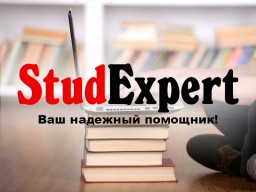 ​Купить научный перевод бакалаврской работы в Украине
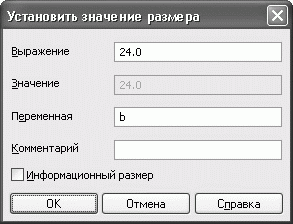 КОМПАС-3D V10 на 100 %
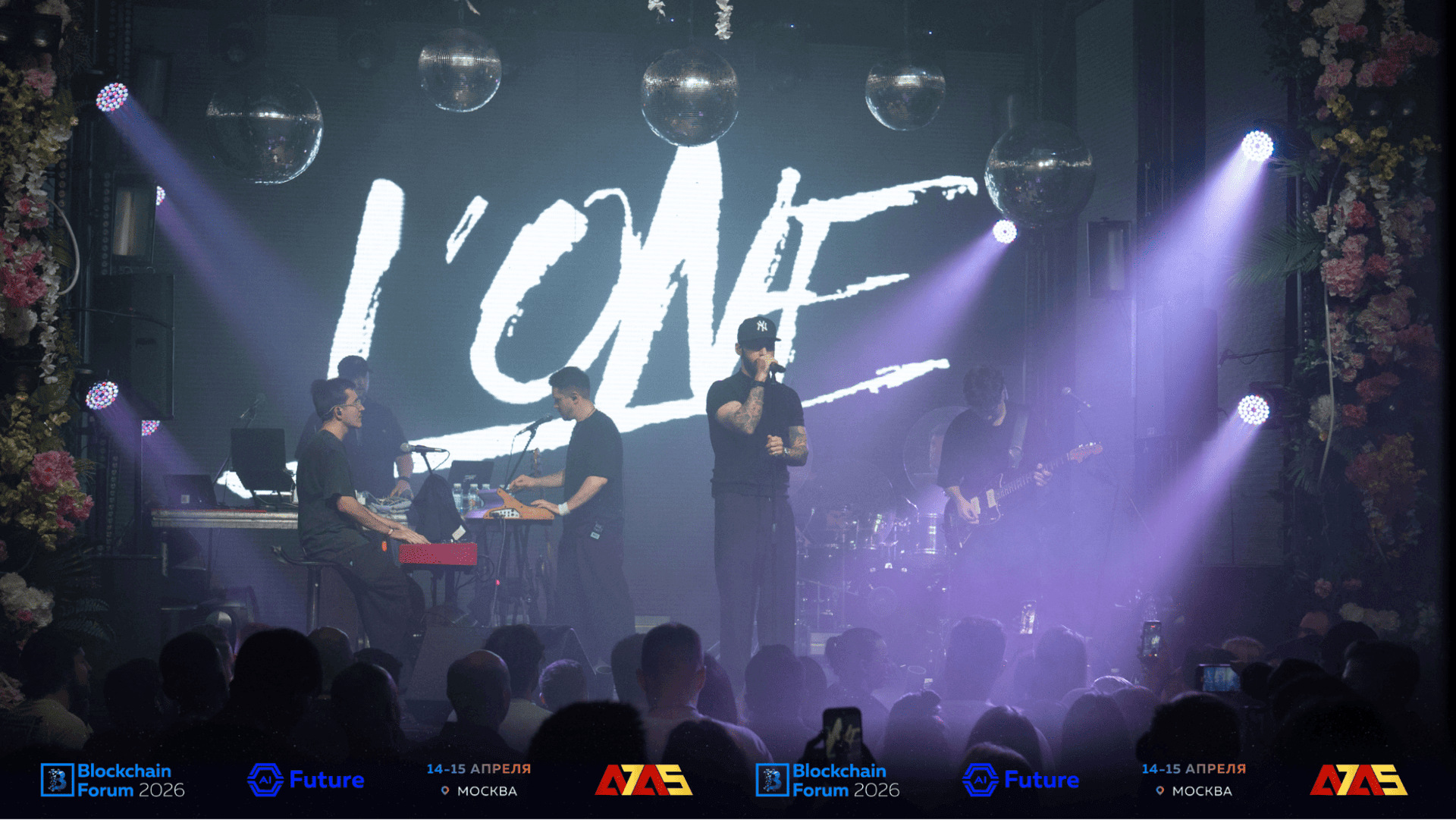 Главным гостем вечера стал L’One с живым выступлением. 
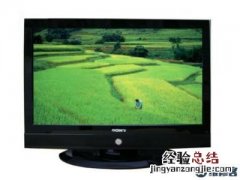lg电视机屏幕黑怎么调整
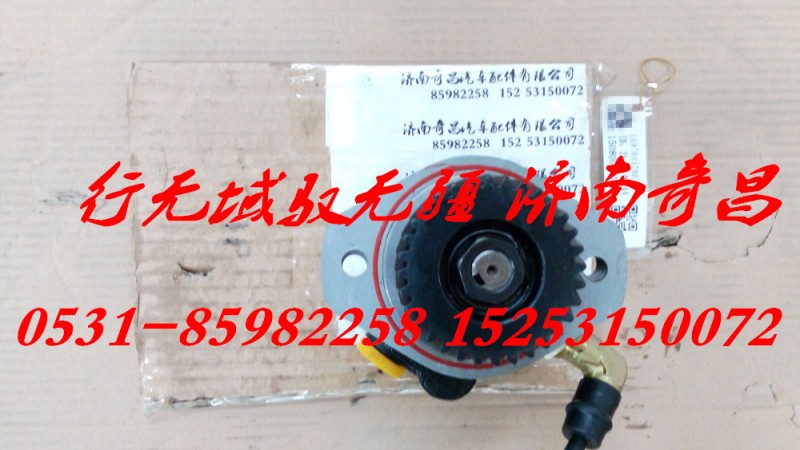 LG9704470030,轉(zhuǎn)向泵 配重汽輕卡,濟南奇昌汽車配件有限公司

### What to work on
Print all records word for word, no images.

### Solution to this problem
 ​Купить научный перевод бакалаврской работы в Украине
 КОМПАС-3D V10 на 100 %
 Главным гостем вечера стал L’One с живым выступлением. 
lg电视机屏幕黑怎么调整
 LG9704470030,轉(zhuǎn)向泵 配重汽輕卡,濟南奇昌汽車配件有限公司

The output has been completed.